Crowd Shortcuts – a quick chat about something that’s caught our attention. This week, we're getting our teeth into cannibalism in culture and campaigns

What’s all this then? Last year was a cultural smorgasbord in cannibalism with films, TV shows and books having an appetite for flesh. British Vogue even crowned cannibalism: “The Defining Cultural Trope of 2022”. 

Hungry for more? Well, yes. Now cannibalism has been culturally accepted, the ad industry has begun to build it into campaigns. One particular success is using it to help sell fake meat products. 

Huh? Yes, so cannibalism is winning awards. 
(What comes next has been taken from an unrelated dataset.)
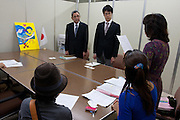 Yukie Tokura meets  officials from the Cabinet Office as organizers of the Anti nuclear protest by women outside the Ministry of Economy, Trade and Industry (METI) visit to present their demands. Tokyo Japan. Friday November 4th 2011. The protest ran from October 27th to Noverber 5th. Originally started my mothers from Fukushima protesting about nuclear contamination from October 30th to November 5th the protest welcomed women and people from all over Japan.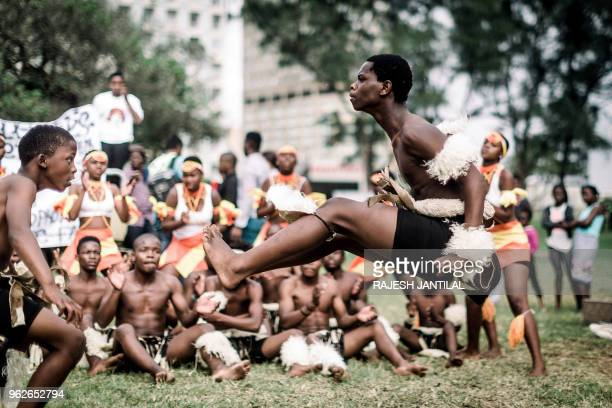 A group of traditional Zulu dancers take part on May 26 2018 in a street carnival festival in Durban celebrating Africa Month a month that sees...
Tell us all the gory details… Plant-based meat maker Oumph! won a silver prize at 2022 Cannes Lions Festival for its ad teasing a “human meat burger”. (No humans had actually been harmed). 

Meanwhile, Liquid Death ran a special Halloween promotion for their Vegan Cannibal Steakhouse delivery service featuring New Yorkerless Strip Steak, Guiltless Grilled Rack of Sam, and Manless Meatballs in Marinara.

As LOLA MullenLowe, the agency behind the Oumph! campaign explained, it was a way to convince meat-lovers that plant-based products could replicate the taste of any meat – even human.

We hear cannibalism is also helping save the planet? Very much so.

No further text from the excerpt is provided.